We test these hypotheses using a statistical method called the Chi-Square test. The goal is to determine whether any observed differences between data sets are due to chance or indicate a real variance.

The significance level, often denoted by alpha (\( \alpha \)), is a threshold set by the researcher before conducting hypothesis testing. It helps to decide whether to reject the null hypothesis. In this case, a 5% significance level (\( \alpha = 0.05 \)) is used.
A 5% significance level means that there is a 5% risk of concluding that a difference exists when there is none. This is called a Type I error. When the p-value obtained from our test is less than or equal to 0.05, the null hypothesis is rejected, indicating that the observed pattern is statistically significant.
Setting the significance level helps in making informed and reliable decisions based on the data, ensuring the results of the test are meaningful and not due to random fluctuations.

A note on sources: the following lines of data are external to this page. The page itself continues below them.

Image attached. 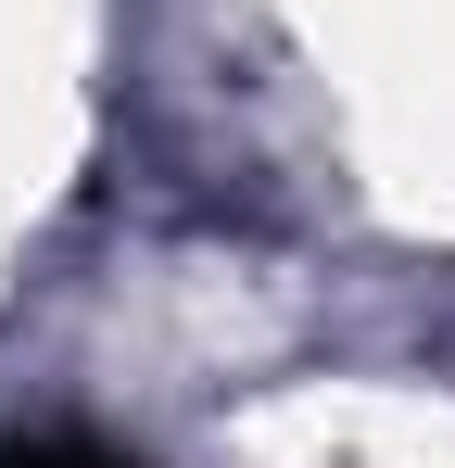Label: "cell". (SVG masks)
Returning <instances> with one entry per match:
<instances>
[{"instance_id": "cell-1", "label": "cell", "mask_w": 455, "mask_h": 468, "mask_svg": "<svg viewBox=\"0 0 455 468\" xmlns=\"http://www.w3.org/2000/svg\"><path fill=\"white\" fill-rule=\"evenodd\" d=\"M0 468H127V456L89 431H0Z\"/></svg>"}]
</instances>
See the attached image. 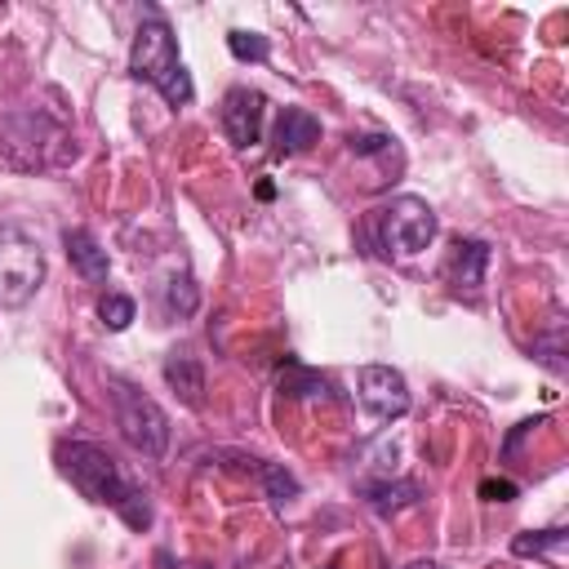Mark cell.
<instances>
[{"label": "cell", "instance_id": "277c9868", "mask_svg": "<svg viewBox=\"0 0 569 569\" xmlns=\"http://www.w3.org/2000/svg\"><path fill=\"white\" fill-rule=\"evenodd\" d=\"M111 405H116V427H120V436L138 449V453H147V458H160L164 449H169V413L147 396V391H138L133 382H111Z\"/></svg>", "mask_w": 569, "mask_h": 569}, {"label": "cell", "instance_id": "9c48e42d", "mask_svg": "<svg viewBox=\"0 0 569 569\" xmlns=\"http://www.w3.org/2000/svg\"><path fill=\"white\" fill-rule=\"evenodd\" d=\"M62 249H67L71 267H76L89 284H102V280H107L111 262H107V249L93 240V231H84V227H67V231H62Z\"/></svg>", "mask_w": 569, "mask_h": 569}, {"label": "cell", "instance_id": "5bb4252c", "mask_svg": "<svg viewBox=\"0 0 569 569\" xmlns=\"http://www.w3.org/2000/svg\"><path fill=\"white\" fill-rule=\"evenodd\" d=\"M565 351H569V342H565V320H560V316H551V320H547V329H542V333H533V360H538V365H547L551 373H565V369H569Z\"/></svg>", "mask_w": 569, "mask_h": 569}, {"label": "cell", "instance_id": "8fae6325", "mask_svg": "<svg viewBox=\"0 0 569 569\" xmlns=\"http://www.w3.org/2000/svg\"><path fill=\"white\" fill-rule=\"evenodd\" d=\"M485 267H489V244L485 240H453V253H449V280H453V289L476 293L480 280H485Z\"/></svg>", "mask_w": 569, "mask_h": 569}, {"label": "cell", "instance_id": "d6986e66", "mask_svg": "<svg viewBox=\"0 0 569 569\" xmlns=\"http://www.w3.org/2000/svg\"><path fill=\"white\" fill-rule=\"evenodd\" d=\"M258 476H262V485H267V498L280 507V502H289V498H298V480L284 471V467H276V462H262L258 458Z\"/></svg>", "mask_w": 569, "mask_h": 569}, {"label": "cell", "instance_id": "2e32d148", "mask_svg": "<svg viewBox=\"0 0 569 569\" xmlns=\"http://www.w3.org/2000/svg\"><path fill=\"white\" fill-rule=\"evenodd\" d=\"M164 307H169L173 316H191V311L200 307V284H196L191 276H173V280L164 284Z\"/></svg>", "mask_w": 569, "mask_h": 569}, {"label": "cell", "instance_id": "44dd1931", "mask_svg": "<svg viewBox=\"0 0 569 569\" xmlns=\"http://www.w3.org/2000/svg\"><path fill=\"white\" fill-rule=\"evenodd\" d=\"M480 498H489V502H511V498H516V485H511V480H485V485H480Z\"/></svg>", "mask_w": 569, "mask_h": 569}, {"label": "cell", "instance_id": "3957f363", "mask_svg": "<svg viewBox=\"0 0 569 569\" xmlns=\"http://www.w3.org/2000/svg\"><path fill=\"white\" fill-rule=\"evenodd\" d=\"M0 156L13 169H58L76 156V142L53 116L27 107L0 116Z\"/></svg>", "mask_w": 569, "mask_h": 569}, {"label": "cell", "instance_id": "52a82bcc", "mask_svg": "<svg viewBox=\"0 0 569 569\" xmlns=\"http://www.w3.org/2000/svg\"><path fill=\"white\" fill-rule=\"evenodd\" d=\"M356 396H360V405H365L378 422H391V418H400V413L409 409V382H405V373L391 369V365H365V369L356 373Z\"/></svg>", "mask_w": 569, "mask_h": 569}, {"label": "cell", "instance_id": "4fadbf2b", "mask_svg": "<svg viewBox=\"0 0 569 569\" xmlns=\"http://www.w3.org/2000/svg\"><path fill=\"white\" fill-rule=\"evenodd\" d=\"M360 493L378 516H396V511L418 502V485L413 480H378V485H360Z\"/></svg>", "mask_w": 569, "mask_h": 569}, {"label": "cell", "instance_id": "30bf717a", "mask_svg": "<svg viewBox=\"0 0 569 569\" xmlns=\"http://www.w3.org/2000/svg\"><path fill=\"white\" fill-rule=\"evenodd\" d=\"M311 142H320V120L311 111H302V107H284L280 120H276V151L280 156H298Z\"/></svg>", "mask_w": 569, "mask_h": 569}, {"label": "cell", "instance_id": "9a60e30c", "mask_svg": "<svg viewBox=\"0 0 569 569\" xmlns=\"http://www.w3.org/2000/svg\"><path fill=\"white\" fill-rule=\"evenodd\" d=\"M280 391L293 396V400H302V396H329V382L316 369H307V365H289L280 373Z\"/></svg>", "mask_w": 569, "mask_h": 569}, {"label": "cell", "instance_id": "ac0fdd59", "mask_svg": "<svg viewBox=\"0 0 569 569\" xmlns=\"http://www.w3.org/2000/svg\"><path fill=\"white\" fill-rule=\"evenodd\" d=\"M227 49H231L240 62H267V58H271V40L258 36V31H227Z\"/></svg>", "mask_w": 569, "mask_h": 569}, {"label": "cell", "instance_id": "8992f818", "mask_svg": "<svg viewBox=\"0 0 569 569\" xmlns=\"http://www.w3.org/2000/svg\"><path fill=\"white\" fill-rule=\"evenodd\" d=\"M378 236H382V249H391L400 258H413L436 240V213H431L427 200L400 196L378 213Z\"/></svg>", "mask_w": 569, "mask_h": 569}, {"label": "cell", "instance_id": "5b68a950", "mask_svg": "<svg viewBox=\"0 0 569 569\" xmlns=\"http://www.w3.org/2000/svg\"><path fill=\"white\" fill-rule=\"evenodd\" d=\"M40 284H44L40 244L18 227H0V307L4 311L27 307Z\"/></svg>", "mask_w": 569, "mask_h": 569}, {"label": "cell", "instance_id": "e0dca14e", "mask_svg": "<svg viewBox=\"0 0 569 569\" xmlns=\"http://www.w3.org/2000/svg\"><path fill=\"white\" fill-rule=\"evenodd\" d=\"M565 529H533V533H520L516 542H511V551L516 556H551V551H560L565 547Z\"/></svg>", "mask_w": 569, "mask_h": 569}, {"label": "cell", "instance_id": "7a4b0ae2", "mask_svg": "<svg viewBox=\"0 0 569 569\" xmlns=\"http://www.w3.org/2000/svg\"><path fill=\"white\" fill-rule=\"evenodd\" d=\"M129 76L147 80L151 89H160V98L169 107H187L196 98V84L178 58V40L169 31V22L160 13H147L133 31V44H129Z\"/></svg>", "mask_w": 569, "mask_h": 569}, {"label": "cell", "instance_id": "ba28073f", "mask_svg": "<svg viewBox=\"0 0 569 569\" xmlns=\"http://www.w3.org/2000/svg\"><path fill=\"white\" fill-rule=\"evenodd\" d=\"M262 120H267V98L258 89H249V84L227 89V98H222V129H227V138L236 147L262 142Z\"/></svg>", "mask_w": 569, "mask_h": 569}, {"label": "cell", "instance_id": "7402d4cb", "mask_svg": "<svg viewBox=\"0 0 569 569\" xmlns=\"http://www.w3.org/2000/svg\"><path fill=\"white\" fill-rule=\"evenodd\" d=\"M405 569H440V560H413V565H405Z\"/></svg>", "mask_w": 569, "mask_h": 569}, {"label": "cell", "instance_id": "ffe728a7", "mask_svg": "<svg viewBox=\"0 0 569 569\" xmlns=\"http://www.w3.org/2000/svg\"><path fill=\"white\" fill-rule=\"evenodd\" d=\"M98 316H102L107 329H124V325L133 320V298H124V293H107V298L98 302Z\"/></svg>", "mask_w": 569, "mask_h": 569}, {"label": "cell", "instance_id": "6da1fadb", "mask_svg": "<svg viewBox=\"0 0 569 569\" xmlns=\"http://www.w3.org/2000/svg\"><path fill=\"white\" fill-rule=\"evenodd\" d=\"M58 467H62V476L80 489V498L120 511L124 525H133V529H147V525H151V507H147L142 489H133V485L124 480L120 462H116L102 445H93V440H62V445H58Z\"/></svg>", "mask_w": 569, "mask_h": 569}, {"label": "cell", "instance_id": "7c38bea8", "mask_svg": "<svg viewBox=\"0 0 569 569\" xmlns=\"http://www.w3.org/2000/svg\"><path fill=\"white\" fill-rule=\"evenodd\" d=\"M164 382L178 391V400L182 405H191V409H200L204 405V365L196 360V356H169L164 360Z\"/></svg>", "mask_w": 569, "mask_h": 569}]
</instances>
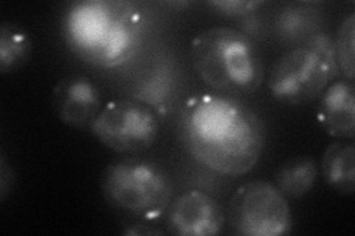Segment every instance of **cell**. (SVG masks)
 <instances>
[{
	"label": "cell",
	"mask_w": 355,
	"mask_h": 236,
	"mask_svg": "<svg viewBox=\"0 0 355 236\" xmlns=\"http://www.w3.org/2000/svg\"><path fill=\"white\" fill-rule=\"evenodd\" d=\"M14 186V173L2 155L0 160V199H5L6 195L10 192V189Z\"/></svg>",
	"instance_id": "2e32d148"
},
{
	"label": "cell",
	"mask_w": 355,
	"mask_h": 236,
	"mask_svg": "<svg viewBox=\"0 0 355 236\" xmlns=\"http://www.w3.org/2000/svg\"><path fill=\"white\" fill-rule=\"evenodd\" d=\"M225 215L219 202L203 190L191 189L171 202L166 228L176 236H215L224 230Z\"/></svg>",
	"instance_id": "ba28073f"
},
{
	"label": "cell",
	"mask_w": 355,
	"mask_h": 236,
	"mask_svg": "<svg viewBox=\"0 0 355 236\" xmlns=\"http://www.w3.org/2000/svg\"><path fill=\"white\" fill-rule=\"evenodd\" d=\"M318 177V164L309 156H297L280 167L275 186L284 197L301 198L311 192Z\"/></svg>",
	"instance_id": "7c38bea8"
},
{
	"label": "cell",
	"mask_w": 355,
	"mask_h": 236,
	"mask_svg": "<svg viewBox=\"0 0 355 236\" xmlns=\"http://www.w3.org/2000/svg\"><path fill=\"white\" fill-rule=\"evenodd\" d=\"M207 5L225 17H243L254 12L263 2H258V0H218V2H207Z\"/></svg>",
	"instance_id": "9a60e30c"
},
{
	"label": "cell",
	"mask_w": 355,
	"mask_h": 236,
	"mask_svg": "<svg viewBox=\"0 0 355 236\" xmlns=\"http://www.w3.org/2000/svg\"><path fill=\"white\" fill-rule=\"evenodd\" d=\"M336 53V61L339 71L349 82H354L355 77V15L351 12L347 18H343L336 33V39L333 42Z\"/></svg>",
	"instance_id": "5bb4252c"
},
{
	"label": "cell",
	"mask_w": 355,
	"mask_h": 236,
	"mask_svg": "<svg viewBox=\"0 0 355 236\" xmlns=\"http://www.w3.org/2000/svg\"><path fill=\"white\" fill-rule=\"evenodd\" d=\"M98 142L117 154H138L159 138L160 121L155 111L135 99H114L103 107L91 127Z\"/></svg>",
	"instance_id": "52a82bcc"
},
{
	"label": "cell",
	"mask_w": 355,
	"mask_h": 236,
	"mask_svg": "<svg viewBox=\"0 0 355 236\" xmlns=\"http://www.w3.org/2000/svg\"><path fill=\"white\" fill-rule=\"evenodd\" d=\"M321 174L333 190L352 195L355 190V146L352 142L330 143L321 158Z\"/></svg>",
	"instance_id": "8fae6325"
},
{
	"label": "cell",
	"mask_w": 355,
	"mask_h": 236,
	"mask_svg": "<svg viewBox=\"0 0 355 236\" xmlns=\"http://www.w3.org/2000/svg\"><path fill=\"white\" fill-rule=\"evenodd\" d=\"M62 30L80 60L99 69H117L141 46L144 15L128 0H83L67 9Z\"/></svg>",
	"instance_id": "7a4b0ae2"
},
{
	"label": "cell",
	"mask_w": 355,
	"mask_h": 236,
	"mask_svg": "<svg viewBox=\"0 0 355 236\" xmlns=\"http://www.w3.org/2000/svg\"><path fill=\"white\" fill-rule=\"evenodd\" d=\"M31 55L28 33L14 22H3L0 27V71L14 73L24 66Z\"/></svg>",
	"instance_id": "4fadbf2b"
},
{
	"label": "cell",
	"mask_w": 355,
	"mask_h": 236,
	"mask_svg": "<svg viewBox=\"0 0 355 236\" xmlns=\"http://www.w3.org/2000/svg\"><path fill=\"white\" fill-rule=\"evenodd\" d=\"M232 233L241 236L291 235L293 219L282 190L265 181H250L237 188L227 207Z\"/></svg>",
	"instance_id": "8992f818"
},
{
	"label": "cell",
	"mask_w": 355,
	"mask_h": 236,
	"mask_svg": "<svg viewBox=\"0 0 355 236\" xmlns=\"http://www.w3.org/2000/svg\"><path fill=\"white\" fill-rule=\"evenodd\" d=\"M318 122L331 138L354 140L355 138V86L338 80L321 93Z\"/></svg>",
	"instance_id": "30bf717a"
},
{
	"label": "cell",
	"mask_w": 355,
	"mask_h": 236,
	"mask_svg": "<svg viewBox=\"0 0 355 236\" xmlns=\"http://www.w3.org/2000/svg\"><path fill=\"white\" fill-rule=\"evenodd\" d=\"M180 136L184 148L209 170L243 176L259 161L266 130L257 112L236 96L207 92L187 99Z\"/></svg>",
	"instance_id": "6da1fadb"
},
{
	"label": "cell",
	"mask_w": 355,
	"mask_h": 236,
	"mask_svg": "<svg viewBox=\"0 0 355 236\" xmlns=\"http://www.w3.org/2000/svg\"><path fill=\"white\" fill-rule=\"evenodd\" d=\"M101 192L114 210L153 221L169 208L173 183L160 164L139 156H125L104 168Z\"/></svg>",
	"instance_id": "277c9868"
},
{
	"label": "cell",
	"mask_w": 355,
	"mask_h": 236,
	"mask_svg": "<svg viewBox=\"0 0 355 236\" xmlns=\"http://www.w3.org/2000/svg\"><path fill=\"white\" fill-rule=\"evenodd\" d=\"M52 109L67 127L91 129L103 109L101 92L89 77H65L53 87Z\"/></svg>",
	"instance_id": "9c48e42d"
},
{
	"label": "cell",
	"mask_w": 355,
	"mask_h": 236,
	"mask_svg": "<svg viewBox=\"0 0 355 236\" xmlns=\"http://www.w3.org/2000/svg\"><path fill=\"white\" fill-rule=\"evenodd\" d=\"M196 74L216 93L252 95L263 82L262 56L253 40L231 27H214L191 42Z\"/></svg>",
	"instance_id": "3957f363"
},
{
	"label": "cell",
	"mask_w": 355,
	"mask_h": 236,
	"mask_svg": "<svg viewBox=\"0 0 355 236\" xmlns=\"http://www.w3.org/2000/svg\"><path fill=\"white\" fill-rule=\"evenodd\" d=\"M338 74L333 40L320 35L306 46L282 55L271 66L266 84L279 102L306 105L318 99Z\"/></svg>",
	"instance_id": "5b68a950"
}]
</instances>
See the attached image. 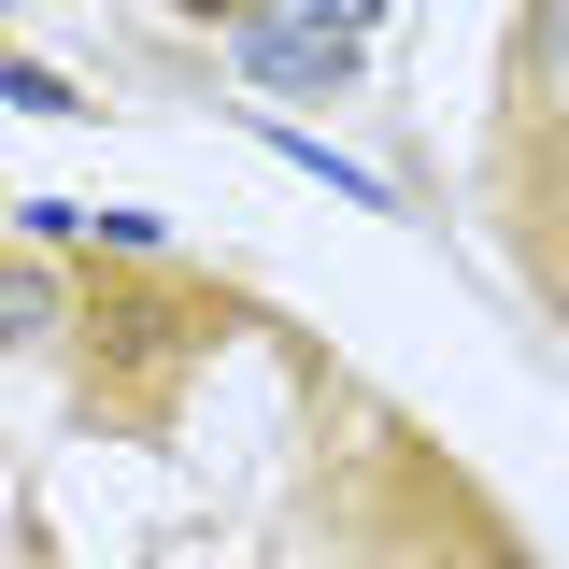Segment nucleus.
Listing matches in <instances>:
<instances>
[{"label": "nucleus", "instance_id": "nucleus-1", "mask_svg": "<svg viewBox=\"0 0 569 569\" xmlns=\"http://www.w3.org/2000/svg\"><path fill=\"white\" fill-rule=\"evenodd\" d=\"M370 29L385 14H356V0H271V14H228V58L257 100H328V86H356Z\"/></svg>", "mask_w": 569, "mask_h": 569}, {"label": "nucleus", "instance_id": "nucleus-2", "mask_svg": "<svg viewBox=\"0 0 569 569\" xmlns=\"http://www.w3.org/2000/svg\"><path fill=\"white\" fill-rule=\"evenodd\" d=\"M58 328V271H0V342H43Z\"/></svg>", "mask_w": 569, "mask_h": 569}, {"label": "nucleus", "instance_id": "nucleus-3", "mask_svg": "<svg viewBox=\"0 0 569 569\" xmlns=\"http://www.w3.org/2000/svg\"><path fill=\"white\" fill-rule=\"evenodd\" d=\"M0 100H29V114H86V100H71L43 58H0Z\"/></svg>", "mask_w": 569, "mask_h": 569}]
</instances>
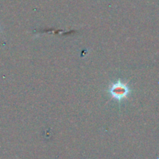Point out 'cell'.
<instances>
[{"instance_id":"1","label":"cell","mask_w":159,"mask_h":159,"mask_svg":"<svg viewBox=\"0 0 159 159\" xmlns=\"http://www.w3.org/2000/svg\"><path fill=\"white\" fill-rule=\"evenodd\" d=\"M109 93L114 99L117 100H122L128 96L130 90L127 84L123 83L120 80H119L115 83L111 84L109 88Z\"/></svg>"}]
</instances>
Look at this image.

Degrees of freedom (df) are a crucial part of statistical tests, representing the number of values in the final calculation that are free to vary. They are determined based on the sample size and the nature of the data.
For the Chi-Square test, the degrees of freedom are calculated using the formula:
\[(df) = (number \ of \ rows - 1) \times (number \ of \ columns - 1)\]
In the forest fire example, there are 2 regions (rows) and 4 causes (columns). Therefore, the degrees of freedom are calculated as \((2-1) \times (4-1) = 3\).Knowing the degrees of freedom helps us determine the critical value from the Chi-Square distribution table. This critical value is used to compare against the calculated Chi-Square statistic to decide if we reject or fail to reject the null hypothesis.

Observed frequencies are the actual counts obtained from the data under investigation. In the context of the forest fire example, these frequencies show how often each cause occurred in both regions. On the other hand, expected frequencies represent what would be expected if the null hypothesis were true.
The expected frequency for any cell in the table is calculated by:
\[E_{i,j} = \frac{(\text{row total}_i \times \text{column total}_j)}{\text{grand total}}\]
For example, to find the expected frequency of arson-caused fires in Region A, the formula accounts for the proportion of total fires and applies it to specific categories.
The combination of comparing observed and expected frequencies is crucial in the Chi-Square test. It helps determine if deviations between observed and expected counts are significant or just due to random variations, ultimately guiding the hypothesis outcome.